UBC Theses and Dissertations
An experimental investigation of the wall-pressure field during turbulent incompressible pipe flow Williams, Norman S.W.
An optical technique was developed to make possible a study of the instantaneous structure of the turbulent wall-pressure field. The approach involved the use of real-time laser-holographic-moiré interferometry. A moiré fringe pattern generated by the holographic method was superimposed on the surface of a specially-fabricated compliant pipe wall. The compliant surface, in response to wall-pressure changes, introduces optical path length changes which are manifested by distortions in the fringe field. The fringe distortions, observed during flow, were recorded (framed area, 11 mm x 34 mm) by means of medium-speed motion photography. The amplitude of fringe distortion provides a measure of the pressure magnitude at the wall. A 26.3 mm ID horizontal glass pipline (7.0 m long) supplied with distilled water from a constant head reservoir was used in the study.

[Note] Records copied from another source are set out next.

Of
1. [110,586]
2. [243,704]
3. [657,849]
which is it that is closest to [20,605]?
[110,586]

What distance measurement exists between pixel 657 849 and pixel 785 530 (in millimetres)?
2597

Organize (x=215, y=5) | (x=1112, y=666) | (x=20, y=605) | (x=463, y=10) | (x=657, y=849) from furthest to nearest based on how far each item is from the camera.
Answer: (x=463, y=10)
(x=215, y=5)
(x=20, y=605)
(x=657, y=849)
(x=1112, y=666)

Photographs taken of the fringe patterns observed at a flow velocity (U) of 0.47 m/sec (Re[sub=d] = 12,300) were analysed. Results show that the wall-pressure field consists of a positive and negative pressure region. A statistical analysis reveals that the wall-pressure distribution is asymmetrical (Skewness = -0.29). From an analysis of the pressure patterns, a relationship between the generation of wall-pressure fluctuations and known wall-layer flow characteristics is inferred. A flow model is proposed to explain some aspects of the wall region dynamics and a mechanism for particle detachment from a wall, during turbulent flow, is also presented.